▶ _Directions for this task_: A complete answer lists every line of the entries below where the string "建议体重" appears.

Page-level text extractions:
•••

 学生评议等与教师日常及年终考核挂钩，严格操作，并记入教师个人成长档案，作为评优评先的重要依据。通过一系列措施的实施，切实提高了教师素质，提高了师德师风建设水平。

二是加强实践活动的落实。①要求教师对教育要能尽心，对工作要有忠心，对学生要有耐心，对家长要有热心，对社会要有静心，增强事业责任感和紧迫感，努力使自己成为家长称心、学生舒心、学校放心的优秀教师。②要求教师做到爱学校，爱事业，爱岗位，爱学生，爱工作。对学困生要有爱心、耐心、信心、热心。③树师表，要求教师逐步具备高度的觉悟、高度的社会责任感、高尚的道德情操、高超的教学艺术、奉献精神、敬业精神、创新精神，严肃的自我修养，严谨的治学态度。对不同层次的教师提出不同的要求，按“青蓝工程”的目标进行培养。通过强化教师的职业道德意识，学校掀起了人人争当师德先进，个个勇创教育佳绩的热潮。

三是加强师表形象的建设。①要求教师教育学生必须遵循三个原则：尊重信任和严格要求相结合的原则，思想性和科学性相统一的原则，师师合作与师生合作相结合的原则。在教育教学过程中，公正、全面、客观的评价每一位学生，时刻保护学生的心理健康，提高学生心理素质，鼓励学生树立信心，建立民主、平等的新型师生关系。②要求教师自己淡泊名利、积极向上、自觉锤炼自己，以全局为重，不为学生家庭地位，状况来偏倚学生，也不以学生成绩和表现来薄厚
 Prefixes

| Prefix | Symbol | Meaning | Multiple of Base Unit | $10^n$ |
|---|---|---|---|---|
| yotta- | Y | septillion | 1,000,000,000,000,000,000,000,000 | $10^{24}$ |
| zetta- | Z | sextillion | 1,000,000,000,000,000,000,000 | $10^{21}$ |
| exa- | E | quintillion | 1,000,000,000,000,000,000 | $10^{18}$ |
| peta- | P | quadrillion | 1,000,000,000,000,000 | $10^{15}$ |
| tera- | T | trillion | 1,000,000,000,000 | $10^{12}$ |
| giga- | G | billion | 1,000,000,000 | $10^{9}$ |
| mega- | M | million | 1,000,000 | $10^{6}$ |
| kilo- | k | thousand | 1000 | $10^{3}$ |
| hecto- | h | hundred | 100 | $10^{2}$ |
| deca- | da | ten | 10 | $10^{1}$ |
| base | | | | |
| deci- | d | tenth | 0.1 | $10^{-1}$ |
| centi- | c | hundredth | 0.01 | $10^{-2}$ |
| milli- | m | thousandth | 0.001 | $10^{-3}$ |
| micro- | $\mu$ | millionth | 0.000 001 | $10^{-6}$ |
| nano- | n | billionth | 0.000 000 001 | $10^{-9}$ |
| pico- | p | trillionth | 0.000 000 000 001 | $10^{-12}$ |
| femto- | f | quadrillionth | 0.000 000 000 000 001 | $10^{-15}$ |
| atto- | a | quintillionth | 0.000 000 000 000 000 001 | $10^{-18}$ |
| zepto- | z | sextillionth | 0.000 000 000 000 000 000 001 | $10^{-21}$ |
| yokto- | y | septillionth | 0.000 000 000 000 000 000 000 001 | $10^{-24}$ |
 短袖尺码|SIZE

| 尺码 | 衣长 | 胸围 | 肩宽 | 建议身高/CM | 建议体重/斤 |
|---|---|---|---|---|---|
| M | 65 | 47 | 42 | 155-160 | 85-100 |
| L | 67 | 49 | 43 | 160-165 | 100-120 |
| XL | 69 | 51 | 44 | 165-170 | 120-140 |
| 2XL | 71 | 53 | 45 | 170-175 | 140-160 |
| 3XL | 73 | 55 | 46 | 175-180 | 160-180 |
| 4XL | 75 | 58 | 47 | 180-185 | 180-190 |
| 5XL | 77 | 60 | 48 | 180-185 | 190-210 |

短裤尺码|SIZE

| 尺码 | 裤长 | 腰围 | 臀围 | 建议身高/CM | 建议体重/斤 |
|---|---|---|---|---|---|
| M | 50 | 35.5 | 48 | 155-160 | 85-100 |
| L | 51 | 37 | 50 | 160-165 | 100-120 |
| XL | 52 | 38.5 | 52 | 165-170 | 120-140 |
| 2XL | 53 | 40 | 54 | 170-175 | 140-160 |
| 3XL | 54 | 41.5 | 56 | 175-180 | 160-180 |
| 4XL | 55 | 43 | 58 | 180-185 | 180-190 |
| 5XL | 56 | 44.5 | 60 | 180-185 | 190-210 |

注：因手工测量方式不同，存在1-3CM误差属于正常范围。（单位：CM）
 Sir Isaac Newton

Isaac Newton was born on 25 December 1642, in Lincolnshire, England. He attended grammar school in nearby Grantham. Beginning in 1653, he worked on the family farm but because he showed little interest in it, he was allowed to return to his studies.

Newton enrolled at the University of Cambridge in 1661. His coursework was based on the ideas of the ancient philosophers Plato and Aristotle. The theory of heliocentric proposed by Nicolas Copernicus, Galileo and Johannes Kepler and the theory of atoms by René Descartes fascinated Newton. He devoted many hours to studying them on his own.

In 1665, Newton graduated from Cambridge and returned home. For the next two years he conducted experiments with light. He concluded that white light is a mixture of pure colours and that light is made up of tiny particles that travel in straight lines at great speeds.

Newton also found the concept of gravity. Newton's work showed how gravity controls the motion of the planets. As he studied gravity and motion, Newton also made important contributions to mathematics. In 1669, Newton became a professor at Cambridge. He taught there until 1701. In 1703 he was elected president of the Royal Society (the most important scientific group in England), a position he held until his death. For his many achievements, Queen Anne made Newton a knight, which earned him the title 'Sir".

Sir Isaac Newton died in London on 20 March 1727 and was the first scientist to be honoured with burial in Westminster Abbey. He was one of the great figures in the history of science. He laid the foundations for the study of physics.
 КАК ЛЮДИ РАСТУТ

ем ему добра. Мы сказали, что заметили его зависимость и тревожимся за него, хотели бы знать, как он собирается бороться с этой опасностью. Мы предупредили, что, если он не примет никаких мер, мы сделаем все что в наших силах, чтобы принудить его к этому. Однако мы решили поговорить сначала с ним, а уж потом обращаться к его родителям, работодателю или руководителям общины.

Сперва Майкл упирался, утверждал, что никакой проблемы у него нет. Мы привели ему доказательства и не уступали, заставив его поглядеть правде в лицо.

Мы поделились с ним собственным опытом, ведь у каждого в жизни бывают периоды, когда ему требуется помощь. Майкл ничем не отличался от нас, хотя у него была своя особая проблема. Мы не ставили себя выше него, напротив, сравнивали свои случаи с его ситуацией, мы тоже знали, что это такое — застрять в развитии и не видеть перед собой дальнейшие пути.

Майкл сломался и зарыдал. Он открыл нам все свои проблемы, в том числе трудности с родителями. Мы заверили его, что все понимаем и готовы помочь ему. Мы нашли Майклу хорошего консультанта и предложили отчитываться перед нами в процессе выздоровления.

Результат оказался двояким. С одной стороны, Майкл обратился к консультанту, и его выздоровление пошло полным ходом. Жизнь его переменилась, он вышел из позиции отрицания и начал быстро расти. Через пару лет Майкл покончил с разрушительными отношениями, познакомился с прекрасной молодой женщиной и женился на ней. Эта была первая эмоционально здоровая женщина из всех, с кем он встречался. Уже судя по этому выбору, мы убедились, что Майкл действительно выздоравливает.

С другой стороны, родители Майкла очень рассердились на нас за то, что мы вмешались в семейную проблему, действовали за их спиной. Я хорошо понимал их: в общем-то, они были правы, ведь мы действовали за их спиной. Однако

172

•••

▶ _Final answer_:
| 尺码 | 衣长 | 胸围 | 肩宽 | 建议身高/CM | 建议体重/斤 |
| 尺码 | 裤长 | 腰围 | 臀围 | 建议身高/CM | 建议体重/斤 |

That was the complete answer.